In interview transcripts reviewed by The Times and in court by L.A. County Superior Court Judge Christopher Smith, the teens identified by Phillips were named as being among those who attacked McKnight-Hillman. One of the teens Phillips accused of attacking him was the person who head-butted McKnight-Hillman, according to the transcripts and Smith.

Phillips faulted Wayfinder officials for not having the teens removed and placed by the county in another facility, saying he found them “100% responsible” for McKnight-Hillman’s death.

Allen said the facility “took all appropriate steps” after the attack on Phillips, including trying to get the teens removed, but he declined to discuss specifics because the incident involved minors. If a notice of removal was issued, it would have been the responsibility of the Department of Child and Family Services to transfer the teens to another program.

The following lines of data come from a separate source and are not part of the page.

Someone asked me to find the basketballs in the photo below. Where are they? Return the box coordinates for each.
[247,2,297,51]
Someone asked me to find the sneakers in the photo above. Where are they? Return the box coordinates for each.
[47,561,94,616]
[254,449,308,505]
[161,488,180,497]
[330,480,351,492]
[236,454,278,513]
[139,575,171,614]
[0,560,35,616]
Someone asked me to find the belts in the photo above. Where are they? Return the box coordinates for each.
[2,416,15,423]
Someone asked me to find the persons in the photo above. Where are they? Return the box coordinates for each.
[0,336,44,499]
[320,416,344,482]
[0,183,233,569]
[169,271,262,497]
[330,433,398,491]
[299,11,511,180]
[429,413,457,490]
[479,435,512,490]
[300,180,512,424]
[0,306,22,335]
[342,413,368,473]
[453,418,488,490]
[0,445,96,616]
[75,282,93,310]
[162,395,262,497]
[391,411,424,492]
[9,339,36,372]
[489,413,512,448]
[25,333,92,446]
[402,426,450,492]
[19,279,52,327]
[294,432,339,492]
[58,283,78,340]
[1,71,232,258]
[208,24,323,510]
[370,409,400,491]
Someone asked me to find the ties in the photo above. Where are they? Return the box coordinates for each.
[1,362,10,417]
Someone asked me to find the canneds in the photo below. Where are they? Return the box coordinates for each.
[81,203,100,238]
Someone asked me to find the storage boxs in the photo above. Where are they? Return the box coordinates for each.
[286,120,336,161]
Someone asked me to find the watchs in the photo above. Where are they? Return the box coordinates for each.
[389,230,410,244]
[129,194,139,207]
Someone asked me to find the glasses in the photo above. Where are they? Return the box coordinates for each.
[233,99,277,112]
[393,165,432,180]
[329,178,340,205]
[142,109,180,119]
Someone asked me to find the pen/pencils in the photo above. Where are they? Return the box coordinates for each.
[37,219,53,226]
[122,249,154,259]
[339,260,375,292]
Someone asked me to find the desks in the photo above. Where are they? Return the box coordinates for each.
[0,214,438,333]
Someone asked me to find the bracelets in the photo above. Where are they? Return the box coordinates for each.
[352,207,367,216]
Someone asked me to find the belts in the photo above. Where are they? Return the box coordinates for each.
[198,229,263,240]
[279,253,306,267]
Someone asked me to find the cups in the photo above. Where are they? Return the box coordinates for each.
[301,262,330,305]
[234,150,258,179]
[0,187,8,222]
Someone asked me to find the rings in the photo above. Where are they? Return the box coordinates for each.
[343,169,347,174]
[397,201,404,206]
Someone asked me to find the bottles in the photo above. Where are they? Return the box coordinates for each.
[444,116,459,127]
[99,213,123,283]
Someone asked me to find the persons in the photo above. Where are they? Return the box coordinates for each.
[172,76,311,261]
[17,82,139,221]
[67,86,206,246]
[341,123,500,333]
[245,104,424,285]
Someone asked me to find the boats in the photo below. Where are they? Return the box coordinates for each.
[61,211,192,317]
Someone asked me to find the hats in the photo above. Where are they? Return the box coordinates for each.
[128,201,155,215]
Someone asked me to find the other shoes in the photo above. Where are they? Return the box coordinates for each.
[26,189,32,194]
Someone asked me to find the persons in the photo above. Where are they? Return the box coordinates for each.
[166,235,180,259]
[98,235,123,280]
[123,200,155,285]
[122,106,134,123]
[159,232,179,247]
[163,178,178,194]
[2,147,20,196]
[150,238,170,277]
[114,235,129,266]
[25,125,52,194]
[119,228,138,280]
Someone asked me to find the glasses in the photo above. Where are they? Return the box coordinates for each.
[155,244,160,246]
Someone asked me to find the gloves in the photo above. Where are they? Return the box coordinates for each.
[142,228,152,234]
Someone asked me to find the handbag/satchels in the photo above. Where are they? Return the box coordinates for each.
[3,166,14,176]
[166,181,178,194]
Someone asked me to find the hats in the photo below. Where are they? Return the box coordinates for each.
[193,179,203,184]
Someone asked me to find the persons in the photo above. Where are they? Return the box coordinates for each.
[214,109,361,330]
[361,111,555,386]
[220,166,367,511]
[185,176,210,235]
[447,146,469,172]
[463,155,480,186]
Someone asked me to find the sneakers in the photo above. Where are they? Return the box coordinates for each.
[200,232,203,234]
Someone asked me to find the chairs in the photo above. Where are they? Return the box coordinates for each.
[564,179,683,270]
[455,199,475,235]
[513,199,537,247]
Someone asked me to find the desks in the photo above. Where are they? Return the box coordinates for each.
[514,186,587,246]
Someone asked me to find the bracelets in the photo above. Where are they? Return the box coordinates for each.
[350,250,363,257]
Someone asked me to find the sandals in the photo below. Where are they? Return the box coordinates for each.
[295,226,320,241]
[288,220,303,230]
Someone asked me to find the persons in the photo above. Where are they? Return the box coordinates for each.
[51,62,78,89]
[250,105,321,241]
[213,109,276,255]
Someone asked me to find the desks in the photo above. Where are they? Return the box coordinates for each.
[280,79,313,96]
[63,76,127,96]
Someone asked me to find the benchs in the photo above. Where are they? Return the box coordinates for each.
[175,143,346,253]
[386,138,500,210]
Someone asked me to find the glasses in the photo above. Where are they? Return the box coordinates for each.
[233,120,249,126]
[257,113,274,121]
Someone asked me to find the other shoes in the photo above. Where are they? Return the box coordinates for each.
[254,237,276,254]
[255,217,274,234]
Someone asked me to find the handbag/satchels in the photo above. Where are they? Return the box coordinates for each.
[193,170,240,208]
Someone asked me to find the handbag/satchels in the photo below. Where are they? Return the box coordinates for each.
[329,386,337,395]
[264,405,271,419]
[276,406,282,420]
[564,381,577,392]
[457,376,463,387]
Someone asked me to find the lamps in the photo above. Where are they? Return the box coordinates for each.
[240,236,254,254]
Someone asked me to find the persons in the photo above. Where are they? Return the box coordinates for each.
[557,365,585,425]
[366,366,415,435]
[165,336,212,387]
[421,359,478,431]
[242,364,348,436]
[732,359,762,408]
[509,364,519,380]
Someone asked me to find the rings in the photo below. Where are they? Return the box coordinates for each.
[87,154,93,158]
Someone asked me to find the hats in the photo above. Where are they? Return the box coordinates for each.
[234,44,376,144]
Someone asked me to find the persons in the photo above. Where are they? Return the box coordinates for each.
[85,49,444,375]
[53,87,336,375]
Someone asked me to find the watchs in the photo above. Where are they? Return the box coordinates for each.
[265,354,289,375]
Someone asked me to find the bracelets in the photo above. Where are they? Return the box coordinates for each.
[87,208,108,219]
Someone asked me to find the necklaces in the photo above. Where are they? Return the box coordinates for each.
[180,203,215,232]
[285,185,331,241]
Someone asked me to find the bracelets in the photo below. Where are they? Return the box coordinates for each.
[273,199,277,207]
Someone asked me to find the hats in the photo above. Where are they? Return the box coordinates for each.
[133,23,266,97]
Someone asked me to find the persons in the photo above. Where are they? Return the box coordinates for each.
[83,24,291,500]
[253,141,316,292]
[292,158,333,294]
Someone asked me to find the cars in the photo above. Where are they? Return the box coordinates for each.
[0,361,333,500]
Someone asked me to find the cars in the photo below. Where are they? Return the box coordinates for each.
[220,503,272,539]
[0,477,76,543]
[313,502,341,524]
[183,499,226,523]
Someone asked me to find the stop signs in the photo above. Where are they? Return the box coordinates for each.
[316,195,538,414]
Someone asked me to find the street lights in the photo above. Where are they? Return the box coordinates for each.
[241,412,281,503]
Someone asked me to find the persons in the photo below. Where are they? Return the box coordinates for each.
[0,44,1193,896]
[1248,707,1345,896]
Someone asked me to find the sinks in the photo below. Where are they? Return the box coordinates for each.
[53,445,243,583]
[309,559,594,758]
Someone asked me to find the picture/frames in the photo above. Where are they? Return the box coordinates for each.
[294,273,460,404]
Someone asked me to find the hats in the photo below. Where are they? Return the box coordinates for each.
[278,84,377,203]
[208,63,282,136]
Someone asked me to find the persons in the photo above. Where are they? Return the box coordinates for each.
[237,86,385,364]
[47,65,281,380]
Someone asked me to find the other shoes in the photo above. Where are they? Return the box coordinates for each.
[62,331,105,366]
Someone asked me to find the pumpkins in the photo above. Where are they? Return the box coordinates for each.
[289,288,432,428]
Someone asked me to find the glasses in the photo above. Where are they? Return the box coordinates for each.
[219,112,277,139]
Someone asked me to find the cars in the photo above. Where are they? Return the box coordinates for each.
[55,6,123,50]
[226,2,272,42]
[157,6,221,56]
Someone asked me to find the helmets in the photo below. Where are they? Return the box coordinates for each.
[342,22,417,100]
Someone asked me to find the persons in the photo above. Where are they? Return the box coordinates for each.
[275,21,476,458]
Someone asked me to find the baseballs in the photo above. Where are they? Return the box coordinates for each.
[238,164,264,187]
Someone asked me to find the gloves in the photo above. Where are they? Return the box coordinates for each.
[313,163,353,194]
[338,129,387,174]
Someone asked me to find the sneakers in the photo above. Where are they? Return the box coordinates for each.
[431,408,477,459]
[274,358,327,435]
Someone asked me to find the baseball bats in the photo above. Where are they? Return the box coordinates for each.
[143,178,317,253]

Davila-Morales, the DCFS spokeswoman, said she could not comment on Phillips’ or Wayfinder’s claims, due to the pending civil suit. She did say that even with a removal order, a county social worker or staff member at a residential program “cannot force children or youth to move to a new placement.”

Law enforcement can be called in as a “last resort” if someone is deemed to be a significant public safety threat, she said.

Leslie Heimov, head of the Children’s Law Center of California, which represents abused youths, said McKnight-Hillman’s death and the high number of incidents at Wayfinder should be a warning to providers throughout the state.

“I think what you’re seeing should be setting off alarm bells for everyone. It’s not a problem that was limited to Wayfinder,” she said. “No child should live in a place where that’s happening every day.”